Reading passage |
+ + +

Satellite-Surface-Area Machine-Learning Models for Reservoir Storage Estimation: Regime-Sensitive Evaluation and Operational Deployment at Loskop Dam, South Africa
This provides more accurate daily storage estimates for water allocation and drought response in semiarid regions, addressing sedimentation and drawdown issues, but is incremental as it applies existing ML methods to a specific domain problem.
The study tackled the problem of unreliable reservoir storage estimation at Loskop Dam in South Africa by developing machine-learning models using satellite surface area data, achieving a Ridge regression model with a cross-validated RMSE of 12.3 million cubic meters and a stacked ensemble reducing error to about 11 million cubic meters (~3% of live capacity).

+ + +

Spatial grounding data
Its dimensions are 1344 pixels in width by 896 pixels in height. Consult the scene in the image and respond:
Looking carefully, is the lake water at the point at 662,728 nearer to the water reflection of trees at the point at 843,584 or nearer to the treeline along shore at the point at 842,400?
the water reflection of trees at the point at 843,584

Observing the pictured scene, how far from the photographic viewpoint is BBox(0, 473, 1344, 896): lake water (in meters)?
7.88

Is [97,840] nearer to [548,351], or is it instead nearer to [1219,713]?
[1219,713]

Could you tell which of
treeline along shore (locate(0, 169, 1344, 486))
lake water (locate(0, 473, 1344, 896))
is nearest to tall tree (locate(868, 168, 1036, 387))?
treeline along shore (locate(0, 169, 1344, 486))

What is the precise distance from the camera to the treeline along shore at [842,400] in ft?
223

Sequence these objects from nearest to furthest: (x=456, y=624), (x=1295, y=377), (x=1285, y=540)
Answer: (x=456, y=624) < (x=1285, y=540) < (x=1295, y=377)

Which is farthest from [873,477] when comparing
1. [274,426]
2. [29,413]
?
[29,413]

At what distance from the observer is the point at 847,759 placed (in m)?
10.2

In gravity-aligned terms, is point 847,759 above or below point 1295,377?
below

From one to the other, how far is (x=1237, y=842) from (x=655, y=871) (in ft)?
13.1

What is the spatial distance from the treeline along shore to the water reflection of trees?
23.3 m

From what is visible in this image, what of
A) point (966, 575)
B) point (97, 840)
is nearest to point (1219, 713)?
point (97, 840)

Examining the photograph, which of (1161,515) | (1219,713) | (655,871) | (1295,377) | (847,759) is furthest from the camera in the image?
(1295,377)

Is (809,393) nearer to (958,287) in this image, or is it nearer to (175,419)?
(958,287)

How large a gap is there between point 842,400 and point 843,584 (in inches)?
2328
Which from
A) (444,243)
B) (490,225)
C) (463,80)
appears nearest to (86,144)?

+ + +

Task directions | In the summary of the Loskop Dam study, what cross-validated RMSE did the Ridge regression model achieve? These items were drawn from a different source than the text.

Answer for this exercise | 12.3 million cubic meters.